問診では健康状態、妊娠に関する経験、既往歴を聞き取ります。

また、身体診察を行い、特徴的な身体所見がないかどうかを確認します。

問診項目確認内容
家族歴遺伝性疾患の有無
妊娠歴流産や不妊の経験

一般的な検査

問診と身体診察の後血液検査や尿検査を行い、全身の健康状態を評価し、また、超音波検査を用いて、腹部内の生殖器の形態を確認します。

ホルモン検査

染色体異常は内分泌系にも影響を与えるためホルモン検査も実施し、生殖機能に関わるホルモンが通常値からの逸脱がないかを確認します。

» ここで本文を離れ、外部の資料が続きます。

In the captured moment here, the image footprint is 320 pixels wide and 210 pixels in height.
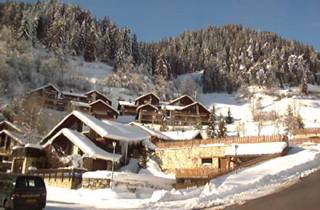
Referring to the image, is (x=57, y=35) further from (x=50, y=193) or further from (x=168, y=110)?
(x=50, y=193)

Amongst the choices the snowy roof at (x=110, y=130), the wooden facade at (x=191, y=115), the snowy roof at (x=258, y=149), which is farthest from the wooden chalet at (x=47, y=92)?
the snowy roof at (x=258, y=149)

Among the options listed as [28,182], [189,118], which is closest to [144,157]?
[28,182]

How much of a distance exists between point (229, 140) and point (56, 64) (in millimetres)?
75911

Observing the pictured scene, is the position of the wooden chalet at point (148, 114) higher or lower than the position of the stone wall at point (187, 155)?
higher

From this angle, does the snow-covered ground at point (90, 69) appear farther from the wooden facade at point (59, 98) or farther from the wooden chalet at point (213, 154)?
the wooden chalet at point (213, 154)

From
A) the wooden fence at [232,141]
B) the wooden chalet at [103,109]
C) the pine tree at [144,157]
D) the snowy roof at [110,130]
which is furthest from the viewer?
the wooden chalet at [103,109]

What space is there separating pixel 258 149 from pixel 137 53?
4188 inches

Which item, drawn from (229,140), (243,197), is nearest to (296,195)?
(243,197)

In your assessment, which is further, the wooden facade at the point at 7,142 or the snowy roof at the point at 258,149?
the wooden facade at the point at 7,142

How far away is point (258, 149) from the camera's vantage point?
1548 inches

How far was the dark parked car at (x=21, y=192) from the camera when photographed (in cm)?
1922

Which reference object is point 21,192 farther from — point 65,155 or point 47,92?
point 47,92

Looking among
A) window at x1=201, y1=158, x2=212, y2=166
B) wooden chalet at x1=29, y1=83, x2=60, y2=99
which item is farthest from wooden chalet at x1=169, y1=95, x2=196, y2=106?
window at x1=201, y1=158, x2=212, y2=166

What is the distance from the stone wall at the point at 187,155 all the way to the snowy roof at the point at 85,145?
16.4ft
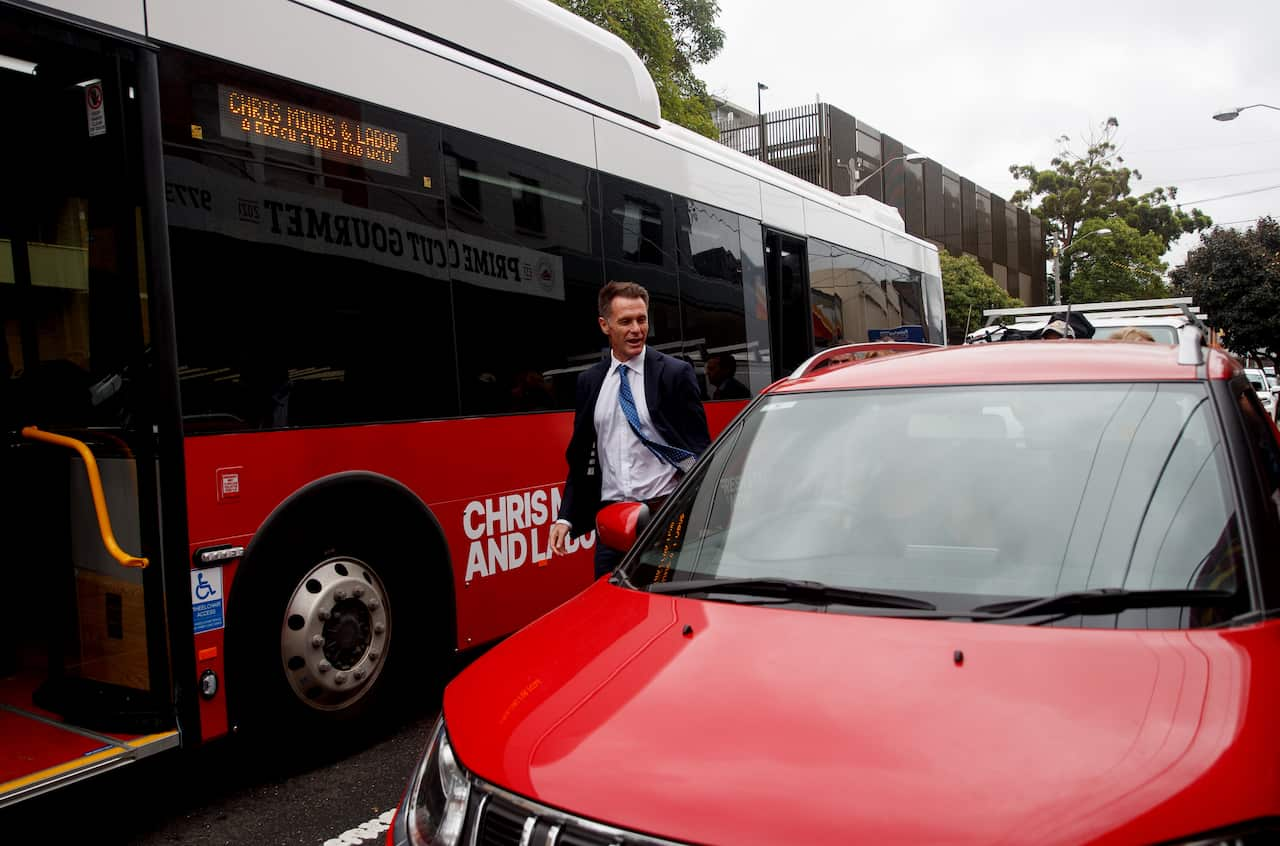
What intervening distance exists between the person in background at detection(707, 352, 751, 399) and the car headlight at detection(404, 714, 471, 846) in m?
5.60

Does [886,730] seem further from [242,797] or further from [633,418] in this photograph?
[242,797]

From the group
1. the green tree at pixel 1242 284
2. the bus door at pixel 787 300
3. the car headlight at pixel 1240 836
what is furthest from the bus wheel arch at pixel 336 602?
the green tree at pixel 1242 284

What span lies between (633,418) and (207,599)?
189 cm

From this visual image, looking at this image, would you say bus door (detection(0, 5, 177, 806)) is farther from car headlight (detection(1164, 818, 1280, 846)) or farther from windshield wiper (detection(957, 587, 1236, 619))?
car headlight (detection(1164, 818, 1280, 846))

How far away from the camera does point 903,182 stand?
153ft

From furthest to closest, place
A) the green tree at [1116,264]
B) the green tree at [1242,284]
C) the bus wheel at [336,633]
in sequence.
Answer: the green tree at [1116,264], the green tree at [1242,284], the bus wheel at [336,633]

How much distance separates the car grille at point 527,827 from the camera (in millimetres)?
1832

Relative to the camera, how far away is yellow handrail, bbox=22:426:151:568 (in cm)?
379

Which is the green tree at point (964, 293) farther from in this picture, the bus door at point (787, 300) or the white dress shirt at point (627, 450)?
the white dress shirt at point (627, 450)

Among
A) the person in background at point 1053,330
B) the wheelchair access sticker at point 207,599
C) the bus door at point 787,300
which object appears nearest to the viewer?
the wheelchair access sticker at point 207,599

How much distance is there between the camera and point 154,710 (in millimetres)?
4020

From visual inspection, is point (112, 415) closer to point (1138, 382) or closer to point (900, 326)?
point (1138, 382)

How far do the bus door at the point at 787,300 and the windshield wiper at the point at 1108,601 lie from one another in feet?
21.6

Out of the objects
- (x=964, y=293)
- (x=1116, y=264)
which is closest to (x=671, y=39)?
(x=964, y=293)
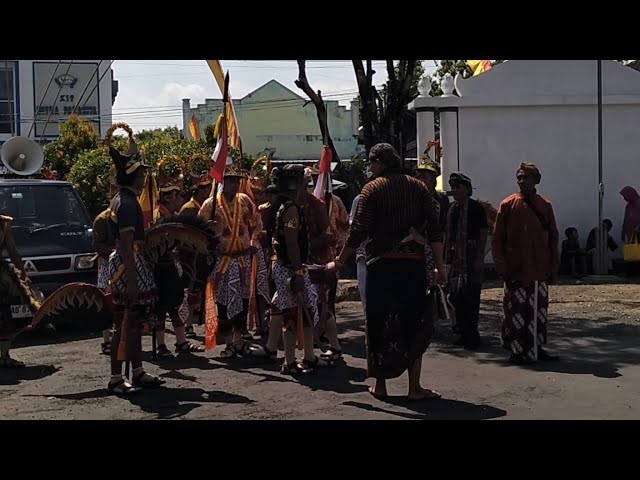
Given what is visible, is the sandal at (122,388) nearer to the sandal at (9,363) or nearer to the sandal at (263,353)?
the sandal at (263,353)

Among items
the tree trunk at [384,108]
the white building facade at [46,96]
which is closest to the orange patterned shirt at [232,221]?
the tree trunk at [384,108]

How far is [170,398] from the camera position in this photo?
747cm

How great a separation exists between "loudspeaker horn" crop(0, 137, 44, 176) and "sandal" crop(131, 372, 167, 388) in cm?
675

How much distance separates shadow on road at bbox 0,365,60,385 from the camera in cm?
852

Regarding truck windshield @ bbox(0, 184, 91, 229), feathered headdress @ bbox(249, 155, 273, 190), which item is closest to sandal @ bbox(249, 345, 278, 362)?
feathered headdress @ bbox(249, 155, 273, 190)

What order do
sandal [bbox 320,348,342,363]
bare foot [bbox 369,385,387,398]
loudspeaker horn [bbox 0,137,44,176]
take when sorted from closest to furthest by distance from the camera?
bare foot [bbox 369,385,387,398] < sandal [bbox 320,348,342,363] < loudspeaker horn [bbox 0,137,44,176]

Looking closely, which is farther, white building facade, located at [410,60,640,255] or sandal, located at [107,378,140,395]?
white building facade, located at [410,60,640,255]

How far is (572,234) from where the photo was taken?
16.3 meters

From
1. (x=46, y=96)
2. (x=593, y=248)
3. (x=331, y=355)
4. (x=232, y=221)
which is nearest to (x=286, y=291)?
(x=331, y=355)

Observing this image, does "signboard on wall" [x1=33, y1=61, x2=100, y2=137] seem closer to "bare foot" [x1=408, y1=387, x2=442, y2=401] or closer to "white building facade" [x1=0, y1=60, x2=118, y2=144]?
"white building facade" [x1=0, y1=60, x2=118, y2=144]

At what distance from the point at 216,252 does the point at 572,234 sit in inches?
364

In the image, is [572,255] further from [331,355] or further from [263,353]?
[263,353]
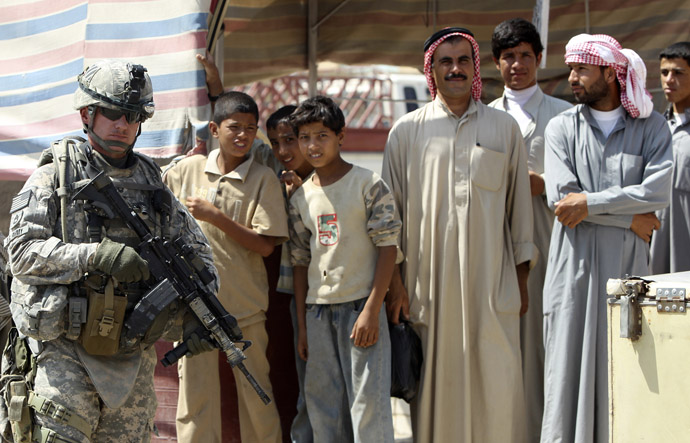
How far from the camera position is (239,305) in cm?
438

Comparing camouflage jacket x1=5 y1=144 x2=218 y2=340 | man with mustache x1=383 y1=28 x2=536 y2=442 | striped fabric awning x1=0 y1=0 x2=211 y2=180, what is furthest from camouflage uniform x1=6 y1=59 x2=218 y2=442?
man with mustache x1=383 y1=28 x2=536 y2=442

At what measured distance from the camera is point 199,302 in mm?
3555

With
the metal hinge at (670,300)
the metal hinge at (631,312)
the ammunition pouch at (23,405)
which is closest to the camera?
the metal hinge at (670,300)

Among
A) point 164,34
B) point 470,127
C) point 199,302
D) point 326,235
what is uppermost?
point 164,34

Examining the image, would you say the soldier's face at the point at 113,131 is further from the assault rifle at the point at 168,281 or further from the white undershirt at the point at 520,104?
the white undershirt at the point at 520,104

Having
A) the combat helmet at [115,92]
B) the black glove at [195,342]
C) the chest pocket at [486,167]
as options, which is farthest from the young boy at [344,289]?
the combat helmet at [115,92]

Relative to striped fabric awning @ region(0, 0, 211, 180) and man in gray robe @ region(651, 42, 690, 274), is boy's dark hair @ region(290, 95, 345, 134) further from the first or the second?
man in gray robe @ region(651, 42, 690, 274)

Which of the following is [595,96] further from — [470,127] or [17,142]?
[17,142]

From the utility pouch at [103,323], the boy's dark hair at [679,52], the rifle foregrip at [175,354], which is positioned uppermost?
the boy's dark hair at [679,52]

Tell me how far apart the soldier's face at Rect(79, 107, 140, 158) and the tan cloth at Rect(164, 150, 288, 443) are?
3.04ft

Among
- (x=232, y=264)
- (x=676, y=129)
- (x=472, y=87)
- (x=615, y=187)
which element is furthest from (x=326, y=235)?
(x=676, y=129)

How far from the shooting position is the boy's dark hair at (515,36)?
186 inches

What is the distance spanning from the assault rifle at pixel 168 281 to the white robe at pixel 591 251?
4.80 feet

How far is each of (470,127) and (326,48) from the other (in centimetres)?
372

  • 卵胞刺激ホルモン(FSH):卵胞の成長を促すホルモン
  • 黄体形成ホルモン(LH):排卵を促すホルモン
  • エストラジオール:主要な女性ホルモン
  • テストステロン:主要な男性ホルモン
ホルモンの種類機能
FSH卵胞や精子の成熟を促進
LH排卵を誘発

染色体検査(核型分析)

染色体異常を確定診断するためには、染色体検査(核型分析)が不可欠です。

血液サンプルを採取しその中に含まれる染色体を抽出して、顕微鏡下で観察します。

検査項目確認内容
染色体数過剰や欠損の有無
染色体構造転座や逆位の有無

夫婦の染色体異常の治療法と処方薬、治療期間

夫婦の染色体異常の治療法には、体外受精、顕微授精、着床前遺伝子診断があります。

体外受精(IVF)

体外受精は夫婦の染色体異常に対する主要な治療法の一つで、卵子と精子を体外で受精させ、胚を培養した後に子宮に移植します。

治療の流れ期間
卵巣刺激約2週間
採卵・受精1日
胚培養3-5日
胚移植1日

治療期間は1クール2〜3か月程度ですが、複数回の試行が必要になることもあります。

顕微授精(ICSI)

顕微授精は体外受精の一種で、選別された一つの精子を直接卵子に注入し、男性側の染色体異常がある場合に効果的です。

顕微授精の利点

  • 精子の質や数が少ない場合でも受精が可能
  • 染色体異常のリスクが低い精子を選択可能
  • 受精率の向上

顕微授精の治療期間は体外受精と同様で、1クール2〜3か月程度です。

夫婦の染色体異常の治療における副作用やリスク

夫婦の染色体異常の治療には、さまざまな影響や注意すべき点があります。

薬物療法による生体反応

ホルモン剤や排卵誘発剤などを用いる治療では、次のような生体反応が現れます。

  • 悪心や嘔吐
  • 頭痛
  • 体重増加
  • 浮腫(むくみ)

生体反応は多くで一過性のものです。

生体反応対処方法
悪心や嘔吐制吐剤の投与
頭痛鎮痛剤の投与

生殖補助医療技術(ART)に伴う注意点

体外受精や顕微授精などのARTには、特有の注意点があります。

卵巣過剰刺激症候群(OHSS)は、注意を要する合併症の一つで、卵巣が通常以上に腫大し、腹水貯留が生じることがあります。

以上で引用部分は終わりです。